+++ MATERIAL PROVIDED +++
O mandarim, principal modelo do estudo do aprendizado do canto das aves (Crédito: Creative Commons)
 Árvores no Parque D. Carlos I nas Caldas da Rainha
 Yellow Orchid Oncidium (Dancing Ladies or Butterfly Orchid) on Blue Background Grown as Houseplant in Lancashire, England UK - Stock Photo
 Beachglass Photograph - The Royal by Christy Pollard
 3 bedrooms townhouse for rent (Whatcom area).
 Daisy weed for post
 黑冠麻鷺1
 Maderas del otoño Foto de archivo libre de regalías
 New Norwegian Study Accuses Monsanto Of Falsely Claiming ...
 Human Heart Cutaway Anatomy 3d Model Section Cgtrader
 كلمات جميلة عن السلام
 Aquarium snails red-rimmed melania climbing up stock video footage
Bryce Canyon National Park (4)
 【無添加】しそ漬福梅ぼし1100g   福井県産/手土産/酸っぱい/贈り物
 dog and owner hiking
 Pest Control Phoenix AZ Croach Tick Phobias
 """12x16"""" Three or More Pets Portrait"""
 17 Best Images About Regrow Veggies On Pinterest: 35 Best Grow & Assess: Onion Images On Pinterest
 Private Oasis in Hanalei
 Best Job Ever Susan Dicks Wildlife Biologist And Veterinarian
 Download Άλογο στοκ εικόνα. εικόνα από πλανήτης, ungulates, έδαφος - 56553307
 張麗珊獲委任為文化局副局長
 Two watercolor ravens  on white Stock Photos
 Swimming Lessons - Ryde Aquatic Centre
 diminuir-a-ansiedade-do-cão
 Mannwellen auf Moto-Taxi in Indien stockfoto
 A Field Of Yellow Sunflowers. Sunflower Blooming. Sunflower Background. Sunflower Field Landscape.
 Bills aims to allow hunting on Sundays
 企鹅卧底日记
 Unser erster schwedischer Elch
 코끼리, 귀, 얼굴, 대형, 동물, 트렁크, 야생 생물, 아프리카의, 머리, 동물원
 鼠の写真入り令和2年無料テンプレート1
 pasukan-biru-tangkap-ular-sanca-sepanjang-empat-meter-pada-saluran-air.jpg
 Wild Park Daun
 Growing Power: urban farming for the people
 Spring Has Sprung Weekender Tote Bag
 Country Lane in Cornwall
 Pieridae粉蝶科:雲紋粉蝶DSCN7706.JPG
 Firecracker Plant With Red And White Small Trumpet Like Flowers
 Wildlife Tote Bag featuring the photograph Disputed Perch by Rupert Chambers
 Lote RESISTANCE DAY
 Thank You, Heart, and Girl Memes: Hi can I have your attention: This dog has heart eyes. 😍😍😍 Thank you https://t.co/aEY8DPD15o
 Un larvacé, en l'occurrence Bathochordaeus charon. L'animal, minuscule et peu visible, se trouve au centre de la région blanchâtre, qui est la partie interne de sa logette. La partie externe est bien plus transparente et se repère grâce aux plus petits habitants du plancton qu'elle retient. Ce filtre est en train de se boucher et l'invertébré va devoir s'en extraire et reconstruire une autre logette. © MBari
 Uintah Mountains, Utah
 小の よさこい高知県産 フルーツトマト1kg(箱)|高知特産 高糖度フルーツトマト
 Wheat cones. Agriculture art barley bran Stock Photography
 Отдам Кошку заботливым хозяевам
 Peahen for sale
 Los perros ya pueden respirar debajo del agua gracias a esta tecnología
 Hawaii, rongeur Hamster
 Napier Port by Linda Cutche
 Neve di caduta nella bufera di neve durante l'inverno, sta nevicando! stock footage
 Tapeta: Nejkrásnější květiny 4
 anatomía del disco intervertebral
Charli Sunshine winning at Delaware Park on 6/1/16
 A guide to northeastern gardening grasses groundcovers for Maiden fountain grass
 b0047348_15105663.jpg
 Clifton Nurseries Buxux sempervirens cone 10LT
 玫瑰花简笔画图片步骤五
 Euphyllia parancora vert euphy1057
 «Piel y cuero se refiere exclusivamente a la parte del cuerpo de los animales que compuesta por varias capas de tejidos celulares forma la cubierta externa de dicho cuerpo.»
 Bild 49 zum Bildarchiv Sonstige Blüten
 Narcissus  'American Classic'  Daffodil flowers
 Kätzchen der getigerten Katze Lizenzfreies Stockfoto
+++
EXERCISE REQUIREMENTS:
Copy out every line from the records that has the word "Tote".

REPLY TO THE EXERCISE:
 Spring Has Sprung Weekender Tote Bag
 Wildlife Tote Bag featuring the photograph Disputed Perch by Rupert Chambers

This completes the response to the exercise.